Pourtant, malgré ces retours **enthousiastes**, Ross a toujours été **transparents** sur les limites de son outil. **"Ce n’est pas magique : certains jeux fonctionnent mieux que d’autres"**, précise-t-il. Mais pour beaucoup, c’était déjà **révolutionnaire**. Alors, quand les *DMCA strikes* sont tombés, la déception a été **à la hauteur de l’engouement**.

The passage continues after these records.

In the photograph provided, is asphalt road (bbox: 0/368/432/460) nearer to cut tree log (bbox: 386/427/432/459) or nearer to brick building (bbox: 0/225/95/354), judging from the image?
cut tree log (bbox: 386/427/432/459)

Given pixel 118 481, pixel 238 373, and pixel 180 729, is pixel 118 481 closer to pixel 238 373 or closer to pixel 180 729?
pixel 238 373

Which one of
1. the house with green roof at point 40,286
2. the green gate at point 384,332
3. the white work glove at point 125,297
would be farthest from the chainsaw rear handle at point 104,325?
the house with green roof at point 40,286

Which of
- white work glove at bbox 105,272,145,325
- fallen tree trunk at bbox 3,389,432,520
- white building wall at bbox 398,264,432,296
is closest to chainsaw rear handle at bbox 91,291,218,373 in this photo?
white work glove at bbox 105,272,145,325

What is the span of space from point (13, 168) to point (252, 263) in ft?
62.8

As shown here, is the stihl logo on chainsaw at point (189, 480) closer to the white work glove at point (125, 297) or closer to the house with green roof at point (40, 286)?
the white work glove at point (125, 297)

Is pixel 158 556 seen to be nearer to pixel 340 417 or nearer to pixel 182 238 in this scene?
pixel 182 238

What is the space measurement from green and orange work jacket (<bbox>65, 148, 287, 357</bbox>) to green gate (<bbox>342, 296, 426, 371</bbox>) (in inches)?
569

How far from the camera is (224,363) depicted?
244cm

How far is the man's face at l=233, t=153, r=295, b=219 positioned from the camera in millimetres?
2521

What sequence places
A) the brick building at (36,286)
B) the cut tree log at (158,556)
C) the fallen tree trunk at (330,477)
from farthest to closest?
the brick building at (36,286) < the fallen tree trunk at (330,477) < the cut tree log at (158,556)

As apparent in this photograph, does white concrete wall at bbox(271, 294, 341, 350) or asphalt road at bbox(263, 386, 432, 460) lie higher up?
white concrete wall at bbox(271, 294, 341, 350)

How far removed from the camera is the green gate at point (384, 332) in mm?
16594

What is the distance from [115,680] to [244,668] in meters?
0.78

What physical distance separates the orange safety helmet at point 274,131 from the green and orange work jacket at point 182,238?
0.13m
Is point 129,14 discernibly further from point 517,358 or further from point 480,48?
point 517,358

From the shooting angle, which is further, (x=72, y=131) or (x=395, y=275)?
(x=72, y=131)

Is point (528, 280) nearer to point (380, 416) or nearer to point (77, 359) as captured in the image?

Aujourd’hui, l’avenir de R.E.A.L. VR est **incertain**. Ross évoque plusieurs pistes : **un modèle 100 % gratuit**, une **collaboration avec des éditeurs ouverts**, ou même… **l’abandon pur et simple**. **"Je ne veux pas passer ma vie dans les tribunaux"**, confie-t-il. Qu’importe la suite, une chose est sûre : son travail a déjà **marqué l’histoire du gaming**.
Une chose est certaine : si les géants du secteur continuent sur cette voie, **l’innovation risque de s’éteindre**. Et ce sont les joueurs, en fin de compte, qui en paieront le prix.